Set the allowed Slow Call RT (the maximum response time).

Circuit Breaking Ratio Threshold

The slow call ratio that trips the circuit. Valid values: 0 to 100 (representing 0% to 100%).

Circuit Breaking Duration (s)

The duration, in seconds, that the circuit remains open after tripping. During this time, all requests to the resource fail immediately.

Web Fallback Behavior

Return Specific Content

HTTP Status Code

Set the HTTP Status Code. The default is 429.

Type of Returned Content

Specifies whether the Type of Returned Content is Regular Text or JSON.

HTTP Text

The content of the response body to return when the threshold is exceeded.

Redirect to Specified Page

Redirect URL

Enter the Redirect URL.

IP blacklist and whitelist policy

The IP blacklist and whitelist policy controls client access to your services based on a pre-configured list of IP addresses that are either allowed (whitelist) or denied (blacklist).

Procedure

On the Add Policy tab, click the IP Blacklist/Whitelist card. In the Add Policy panel, configure the following parameters.

Parameter

Description

Enable

When enabled, the IP blacklist and whitelist policy takes effect.

Name

A unique name for the policy. This helps with identification, especially when managing multiple policies.

Remarks

A description for the policy to help with identification and management.

Type

Specifies the access control type.

  • Whitelist: Allows access only from the specified IP addresses. Access from all other IP addresses is denied by default.

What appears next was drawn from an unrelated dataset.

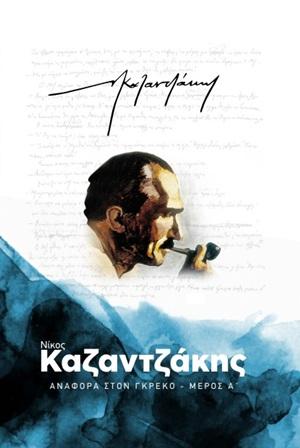 Αναφορά στον Γκρέκο, , Καζαντζάκης, Νίκος, 1883-1957, Ελευθερία του Τύπου Α.Ε., 2020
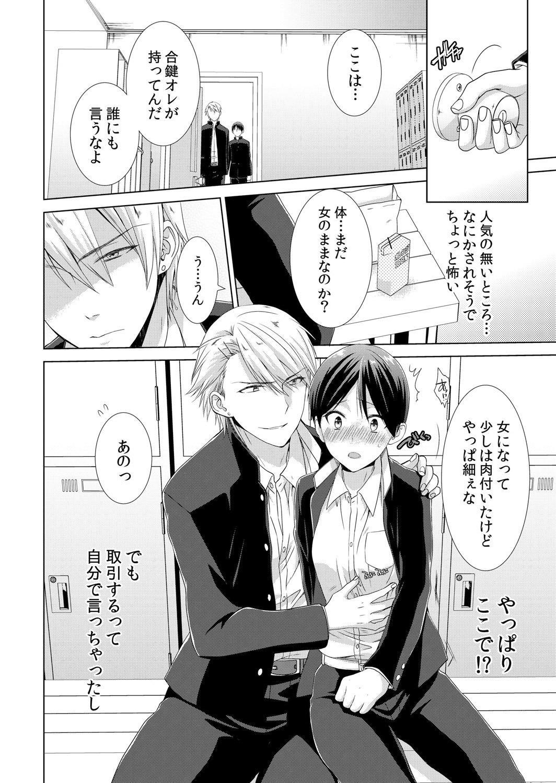 Kyou kara Onnanoko!? Mitaiken no Kairaku ni Icchau Karada Vol. 2 4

  • Blacklist: Blocks access from the specified IP addresses. Access from all other IP addresses is allowed by default.

IP Address/CIDR Block

The list of IP addresses or CIDR blocks to which this policy applies. Multiple entries are supported. For example, 192.168.1.1/24.

Timeout policy

AI Gateway lets you set API-level timeouts, defining the maximum time the gateway waits for a response from a backend service. If no response is received within this period, the gateway returns an HTTP 504 Gateway Timeout status code to the client.

Procedure

On the Add Policy tab, click the Timeout card. In the Add Policy panel, configure the following parameters.

Note

After you configure and enable the timeout policy, verify that the timeout rule works as expected for your service.

Parameter

Description

Enable

Specifies whether to enable the timeout policy.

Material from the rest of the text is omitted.